- [待办任务]: 请挑出下方条目中所有含有“black”一词的行，并逐行照抄。

+-------+

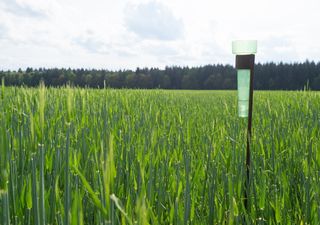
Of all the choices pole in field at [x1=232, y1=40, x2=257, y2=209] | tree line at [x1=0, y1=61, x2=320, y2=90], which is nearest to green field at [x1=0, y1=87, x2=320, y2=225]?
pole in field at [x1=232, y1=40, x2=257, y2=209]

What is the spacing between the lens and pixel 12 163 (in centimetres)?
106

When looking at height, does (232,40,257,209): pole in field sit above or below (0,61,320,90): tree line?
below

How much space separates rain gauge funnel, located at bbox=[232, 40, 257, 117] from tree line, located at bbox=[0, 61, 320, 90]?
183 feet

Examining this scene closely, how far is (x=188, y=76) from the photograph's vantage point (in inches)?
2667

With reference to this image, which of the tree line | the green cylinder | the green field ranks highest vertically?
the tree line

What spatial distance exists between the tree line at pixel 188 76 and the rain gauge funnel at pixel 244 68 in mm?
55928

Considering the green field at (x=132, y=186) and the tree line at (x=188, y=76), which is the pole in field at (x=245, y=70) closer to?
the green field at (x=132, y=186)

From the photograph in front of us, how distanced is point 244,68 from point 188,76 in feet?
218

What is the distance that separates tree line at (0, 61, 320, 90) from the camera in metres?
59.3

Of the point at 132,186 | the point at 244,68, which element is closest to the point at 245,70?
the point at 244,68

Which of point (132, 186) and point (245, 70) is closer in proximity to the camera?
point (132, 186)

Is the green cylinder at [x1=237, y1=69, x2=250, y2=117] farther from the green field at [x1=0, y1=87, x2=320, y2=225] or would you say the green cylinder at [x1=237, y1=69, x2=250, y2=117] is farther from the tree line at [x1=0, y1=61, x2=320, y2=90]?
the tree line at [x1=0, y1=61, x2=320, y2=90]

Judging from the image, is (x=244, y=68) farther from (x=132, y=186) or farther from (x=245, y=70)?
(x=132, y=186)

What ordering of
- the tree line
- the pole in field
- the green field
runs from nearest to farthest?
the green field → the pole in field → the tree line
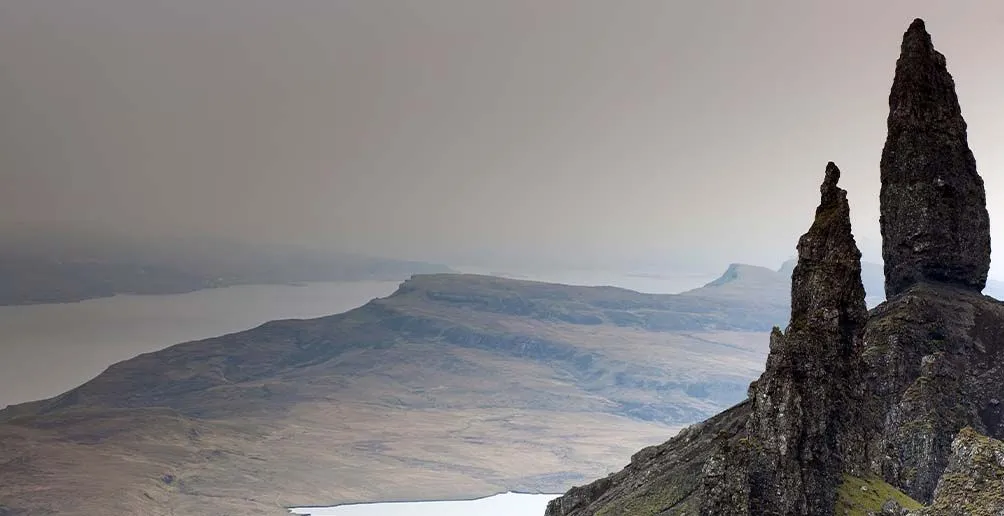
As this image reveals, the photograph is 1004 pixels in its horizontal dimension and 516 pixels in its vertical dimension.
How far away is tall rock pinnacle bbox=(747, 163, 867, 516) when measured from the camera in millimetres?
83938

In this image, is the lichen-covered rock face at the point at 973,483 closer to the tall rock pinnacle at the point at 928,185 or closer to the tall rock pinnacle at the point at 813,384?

+-------+

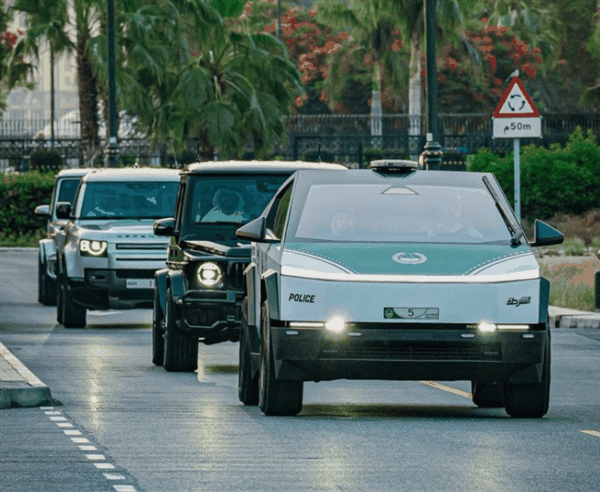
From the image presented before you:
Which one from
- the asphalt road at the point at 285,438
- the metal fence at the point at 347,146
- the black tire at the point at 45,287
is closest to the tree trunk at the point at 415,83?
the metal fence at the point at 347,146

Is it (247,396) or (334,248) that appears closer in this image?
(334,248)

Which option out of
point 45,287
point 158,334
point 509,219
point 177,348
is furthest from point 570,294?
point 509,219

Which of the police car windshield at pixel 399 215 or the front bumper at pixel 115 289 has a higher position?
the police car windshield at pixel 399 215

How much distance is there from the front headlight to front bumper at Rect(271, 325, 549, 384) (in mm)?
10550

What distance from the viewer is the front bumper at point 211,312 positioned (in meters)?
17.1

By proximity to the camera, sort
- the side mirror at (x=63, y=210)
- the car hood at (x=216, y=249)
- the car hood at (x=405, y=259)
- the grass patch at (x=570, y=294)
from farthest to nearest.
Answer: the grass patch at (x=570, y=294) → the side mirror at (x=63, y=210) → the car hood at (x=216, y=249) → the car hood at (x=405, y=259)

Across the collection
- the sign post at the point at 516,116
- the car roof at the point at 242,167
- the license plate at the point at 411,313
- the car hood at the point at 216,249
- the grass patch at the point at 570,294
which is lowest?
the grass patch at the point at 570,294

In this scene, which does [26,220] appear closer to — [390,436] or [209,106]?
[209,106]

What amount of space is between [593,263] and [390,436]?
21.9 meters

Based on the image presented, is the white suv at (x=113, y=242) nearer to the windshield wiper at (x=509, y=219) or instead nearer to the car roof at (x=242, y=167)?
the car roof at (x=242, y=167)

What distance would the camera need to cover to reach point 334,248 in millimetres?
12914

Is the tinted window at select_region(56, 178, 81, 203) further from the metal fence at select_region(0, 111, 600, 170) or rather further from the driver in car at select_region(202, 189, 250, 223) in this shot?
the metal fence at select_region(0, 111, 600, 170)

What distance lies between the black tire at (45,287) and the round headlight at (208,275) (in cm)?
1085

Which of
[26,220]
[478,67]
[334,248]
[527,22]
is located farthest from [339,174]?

+-------+

- [书面解答]:
- the black tire at the point at 45,287
What distance lies between the black tire at (45,287) and the round headlight at (208,275) (in cm)?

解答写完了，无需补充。